Catherine Lee has been creating large scale bronze works since the late 80s. In time these works have evolved from wall mounted unions of two or more parts, to rigid self standing Sentinels, then the Hebrides and Sibyl series, where Lee began to truly explore three dimensional space along with her continual exploration of surface and abstract shape. In 2014, Lee exhibited Constants, a new series of work at The Fields. From this series, Constant Resolve remains on view at Art Omi.
"Constants is a reference to what we can count on, something that might show us the way, something we can trust to be there and rely upon," says Catherine Lee. "I wanted them to have weight enough to anchor the field but not to overpower it. The fact that each Constant changes radically, visually, as you circle around is a purposeful challenge to their constancy—until one realizes that the relationship of each facade to each other facade is really just proof of the proverbial 'whole that is greater than the parts', a recurring theme in my work for many years.

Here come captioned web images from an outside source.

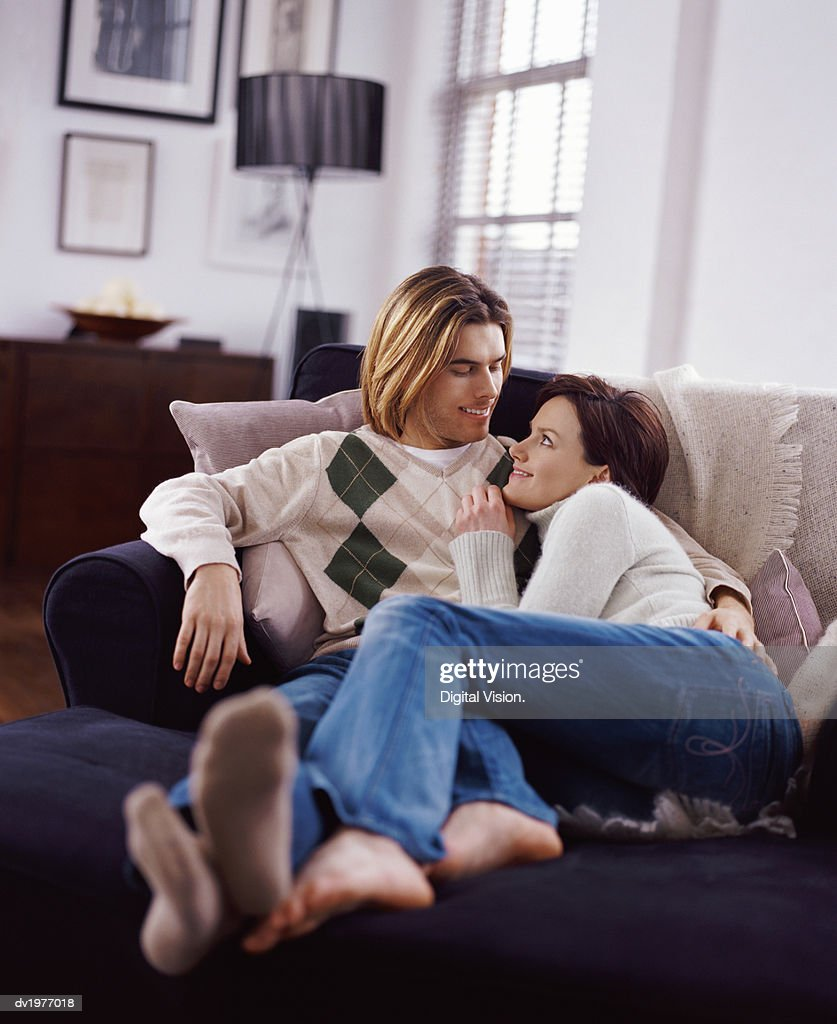 Couple Gazing at Each Other on a Sofa : Stock Photo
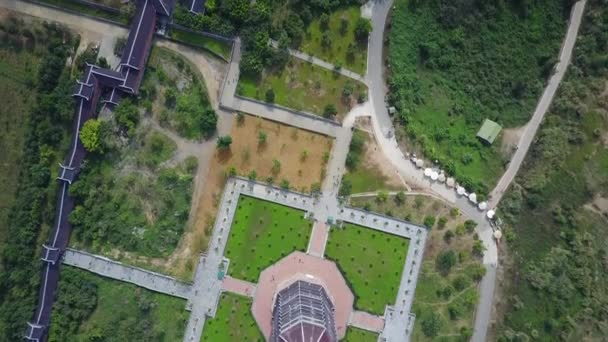 Buddhist temple grounds filmed from directly above. Bai Ding temple buildings, the pagoda, and their terrain seen from the sky. Overhead shot. Drone shot.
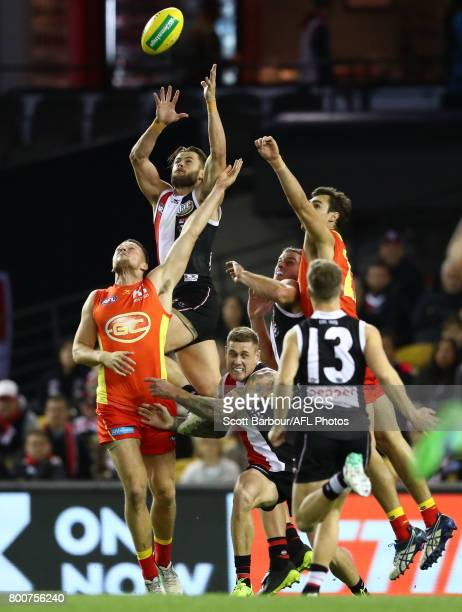 Maverick Weller of the Saints attempts to mark the ball during the round 14 AFL match between the St Kilda Saints and the Gold Coast Suns at Etihad...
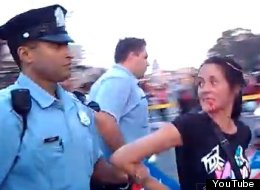 Aida Gusman is led away after allegedly being punched in the face by Philadelphia police Lt. Jonathan Josey.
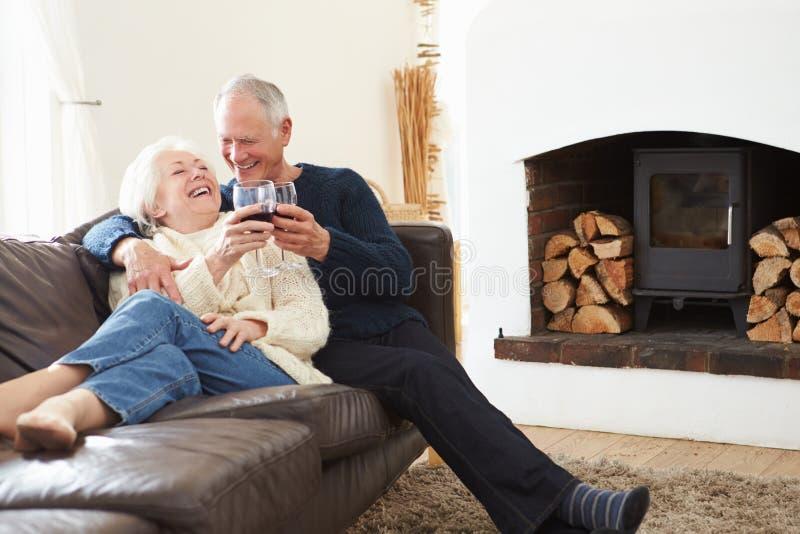 Coppie senior che si siedono sul sofà che beve vino rosso immagini stock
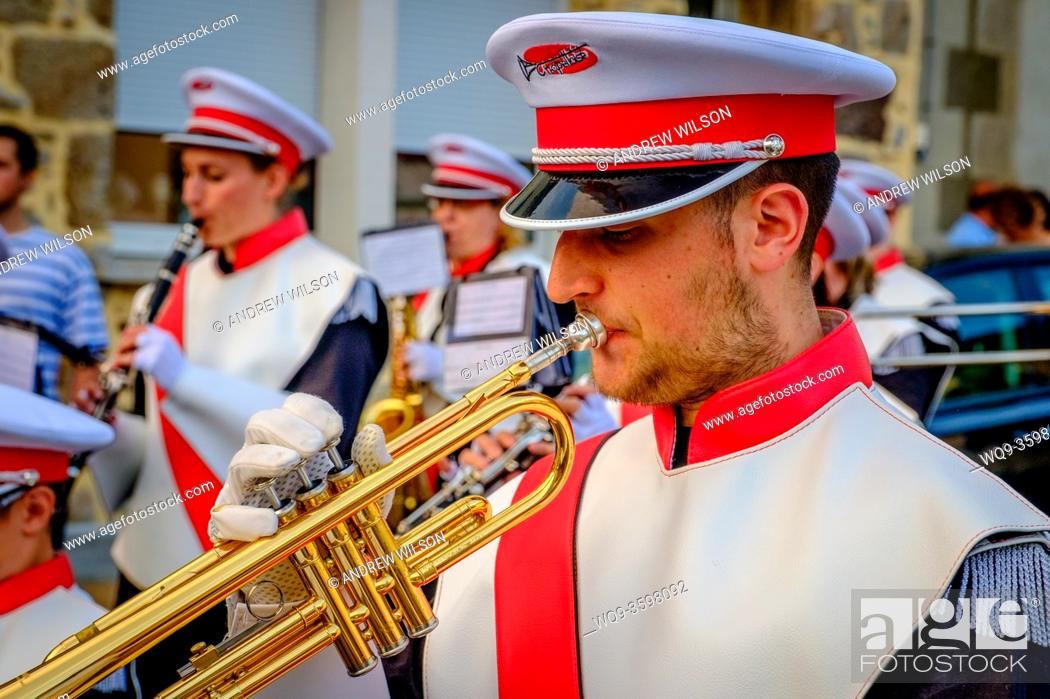Stock Photo: A trumper player in the town band plays during Bastille Day celebrations in the town of Villaines-la-Juhel, Pays de la Loire, France.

As with many sculptures, not only mine, it's critical to an experience of it that you can't see opposite sides simultaneously, the closest the viewer can come is by circling around, so that you can begin to know the piece through a kind of cinematic viewing, a linear series of real time, real life mental stills that will gradually gel into a visual and emotional understanding, through time & motion. I find this fascinating, that painting will make us stand still in order to look, but sculpture must compel us move in order to be understood potent as art objects".
Catherine Lee (born 1950 in Pampas, Texas) Lee's works are a hybrid of painting, sculpture and installation, in which she juxtaposes the simplicity of a repeated form with a richness of materials, such as wax, bronze, glass and ceramic. She first exhibited in New York at PS1 in 1980, and since then has participated in numerous exhibitions internationally. Her exhibition, The Alphabet Series, was shown in Texas, Washington, Connecticut and Pennsylvania. More recently, her work has been seen in Barcelona, Salzburg, Milan and Copenhagen. Her work is included in the collections of SFMOMA; MOMA, New York; the Tate Collection, London and the Carnegie Institute, Pittsburgh.